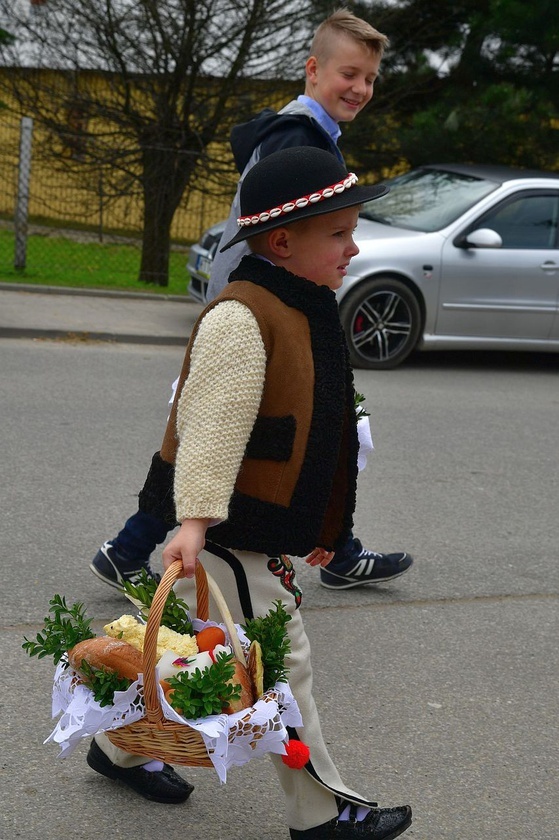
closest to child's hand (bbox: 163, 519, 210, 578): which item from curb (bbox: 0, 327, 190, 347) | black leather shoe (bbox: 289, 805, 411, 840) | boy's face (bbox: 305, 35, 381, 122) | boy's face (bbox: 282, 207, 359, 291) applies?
boy's face (bbox: 282, 207, 359, 291)

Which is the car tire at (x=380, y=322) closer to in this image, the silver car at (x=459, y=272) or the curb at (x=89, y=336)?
the silver car at (x=459, y=272)

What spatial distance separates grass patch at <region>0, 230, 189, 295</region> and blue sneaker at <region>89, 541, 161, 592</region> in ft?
25.9

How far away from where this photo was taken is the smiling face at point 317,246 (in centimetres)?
250

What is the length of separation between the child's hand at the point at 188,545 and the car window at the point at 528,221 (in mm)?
7391

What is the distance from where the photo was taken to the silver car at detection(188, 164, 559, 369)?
29.5 feet

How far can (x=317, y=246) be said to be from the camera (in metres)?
2.52

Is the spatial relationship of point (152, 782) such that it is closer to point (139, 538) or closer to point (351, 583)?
point (139, 538)

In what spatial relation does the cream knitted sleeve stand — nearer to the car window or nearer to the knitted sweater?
the knitted sweater

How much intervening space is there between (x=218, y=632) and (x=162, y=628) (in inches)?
4.7

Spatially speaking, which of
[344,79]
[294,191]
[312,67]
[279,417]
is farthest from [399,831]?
[312,67]

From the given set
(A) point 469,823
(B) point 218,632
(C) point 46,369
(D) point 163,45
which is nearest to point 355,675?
(A) point 469,823

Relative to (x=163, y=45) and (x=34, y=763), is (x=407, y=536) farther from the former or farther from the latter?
(x=163, y=45)

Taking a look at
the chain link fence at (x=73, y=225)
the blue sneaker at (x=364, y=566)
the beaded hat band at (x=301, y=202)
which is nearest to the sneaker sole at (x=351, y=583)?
the blue sneaker at (x=364, y=566)

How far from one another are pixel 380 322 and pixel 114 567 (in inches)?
209
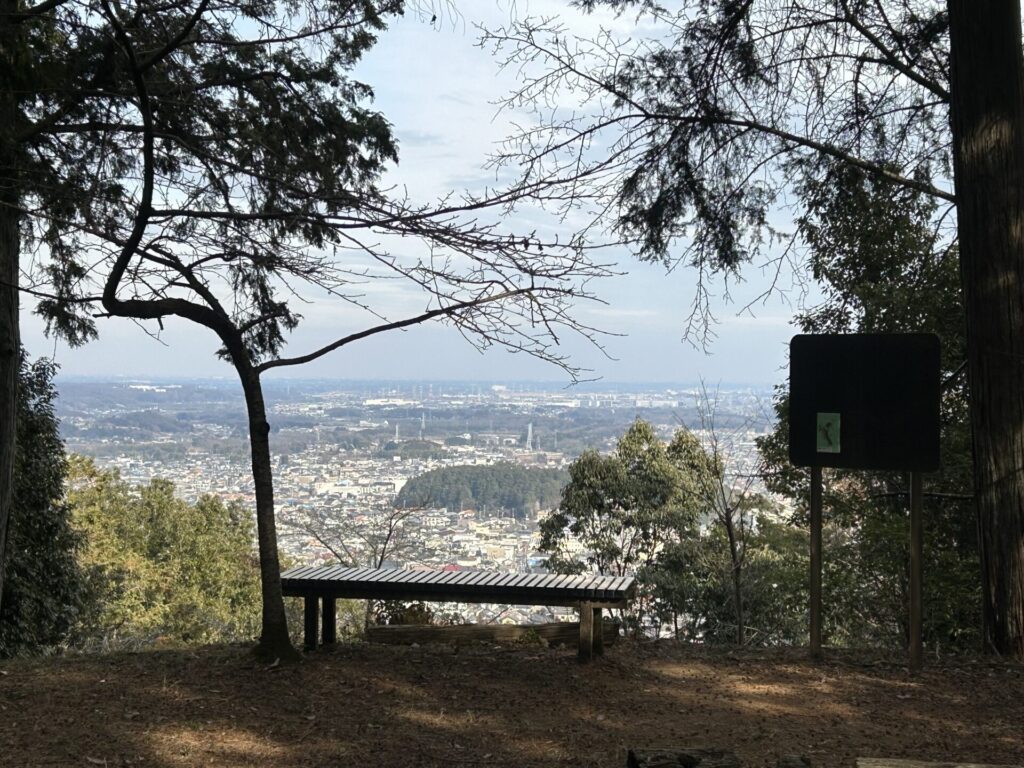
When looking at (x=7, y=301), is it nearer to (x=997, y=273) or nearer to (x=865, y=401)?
(x=865, y=401)

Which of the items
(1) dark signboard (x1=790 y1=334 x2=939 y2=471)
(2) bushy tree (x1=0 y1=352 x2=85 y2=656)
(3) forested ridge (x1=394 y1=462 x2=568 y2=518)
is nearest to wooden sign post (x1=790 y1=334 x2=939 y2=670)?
(1) dark signboard (x1=790 y1=334 x2=939 y2=471)

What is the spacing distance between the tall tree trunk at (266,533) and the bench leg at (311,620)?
24 centimetres

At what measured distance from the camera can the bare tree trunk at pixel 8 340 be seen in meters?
4.89

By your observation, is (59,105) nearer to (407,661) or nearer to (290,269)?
(290,269)

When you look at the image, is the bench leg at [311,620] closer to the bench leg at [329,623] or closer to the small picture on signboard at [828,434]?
the bench leg at [329,623]

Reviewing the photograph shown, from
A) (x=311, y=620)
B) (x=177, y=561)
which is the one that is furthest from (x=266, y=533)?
(x=177, y=561)

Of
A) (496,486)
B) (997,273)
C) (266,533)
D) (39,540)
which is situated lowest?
(496,486)

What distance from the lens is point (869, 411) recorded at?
4918 mm

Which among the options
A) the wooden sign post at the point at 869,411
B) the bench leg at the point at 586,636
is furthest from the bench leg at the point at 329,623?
the wooden sign post at the point at 869,411

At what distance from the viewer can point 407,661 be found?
505 cm

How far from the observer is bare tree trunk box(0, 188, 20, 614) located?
4.89 m

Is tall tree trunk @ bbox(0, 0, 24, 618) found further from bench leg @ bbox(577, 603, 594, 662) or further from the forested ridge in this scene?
════════════════
Aim of the task>
All of the lines above should be retyped precisely, apart from the pictures.

Answer in full>
closest to child's hand (bbox: 163, 519, 210, 578): which item from curb (bbox: 0, 327, 190, 347) | black leather shoe (bbox: 289, 805, 411, 840) | boy's face (bbox: 305, 35, 381, 122) | boy's face (bbox: 282, 207, 359, 291) applies?
boy's face (bbox: 282, 207, 359, 291)

Which is the car tire at (x=380, y=322) closer to in this image, the silver car at (x=459, y=272) or the curb at (x=89, y=336)?
the silver car at (x=459, y=272)

What spatial distance separates grass patch at <region>0, 230, 189, 295</region> and blue sneaker at <region>89, 541, 161, 592</region> in ft?
25.9

How far away from where this photo was taken is the smiling face at point 317,246 (in centimetres)?
250

What is the length of separation between the child's hand at the point at 188,545 and the car window at the point at 528,221 (in mm)?
7391

What is the distance from where the photo was taken to the silver car at detection(188, 164, 559, 369)?
29.5 feet

How far can (x=317, y=246) be said to be from the camera (in metres)?
2.52

Is the spatial relationship of point (152, 782) such that it is closer to point (139, 538) or closer to point (351, 583)?
point (139, 538)

In what spatial relation does the cream knitted sleeve stand — nearer to the car window or nearer to the knitted sweater?
the knitted sweater

How much intervening space is there between (x=218, y=632) and (x=162, y=628) (in inches)?
4.7

Spatially speaking, which of
[344,79]
[294,191]
[312,67]
[279,417]
is farthest from [399,831]?
[312,67]

From the given set
(A) point 469,823
(B) point 218,632
(C) point 46,369
(D) point 163,45
which is nearest to point 355,675?
(A) point 469,823

Relative to (x=163, y=45) and (x=34, y=763), is (x=407, y=536) farther from the former or farther from the latter?
(x=163, y=45)

Taking a look at
the chain link fence at (x=73, y=225)
the blue sneaker at (x=364, y=566)
the beaded hat band at (x=301, y=202)
which is nearest to the sneaker sole at (x=351, y=583)?
the blue sneaker at (x=364, y=566)

How far from one another are pixel 380 322 and pixel 114 567 (in inches)?
209
When looking at (x=7, y=301), is it nearer to (x=997, y=273) or nearer to (x=865, y=401)?
(x=865, y=401)

Which of the items
(1) dark signboard (x1=790 y1=334 x2=939 y2=471)
(2) bushy tree (x1=0 y1=352 x2=85 y2=656)
(3) forested ridge (x1=394 y1=462 x2=568 y2=518)
is nearest to wooden sign post (x1=790 y1=334 x2=939 y2=670)?
(1) dark signboard (x1=790 y1=334 x2=939 y2=471)

What is the spacing distance between the tall tree trunk at (266,533) and the bench leg at (311,620)?
24 centimetres

At what measured distance from the camera can the bare tree trunk at pixel 8 340 be seen in meters?
4.89

By your observation, is (59,105) nearer to (407,661) or nearer to (290,269)?
(290,269)

When you look at the image, is the bench leg at [311,620] closer to the bench leg at [329,623] or closer to the small picture on signboard at [828,434]?
the bench leg at [329,623]

Reviewing the photograph shown, from
A) (x=311, y=620)
B) (x=177, y=561)
which is the one that is furthest from (x=266, y=533)?
(x=177, y=561)

Of
A) (496,486)
B) (997,273)
C) (266,533)
D) (39,540)
which is situated lowest?
(496,486)

What distance from the lens is point (869, 411) recorded at?
4918 mm

Which among the options
A) the wooden sign post at the point at 869,411
B) the bench leg at the point at 586,636
is furthest from the bench leg at the point at 329,623?
the wooden sign post at the point at 869,411

At what distance from the viewer can point 407,661 be found?
505 cm

How far from the observer is bare tree trunk box(0, 188, 20, 614) located?
4.89 m

Is tall tree trunk @ bbox(0, 0, 24, 618) found further from bench leg @ bbox(577, 603, 594, 662) or further from the forested ridge in this scene?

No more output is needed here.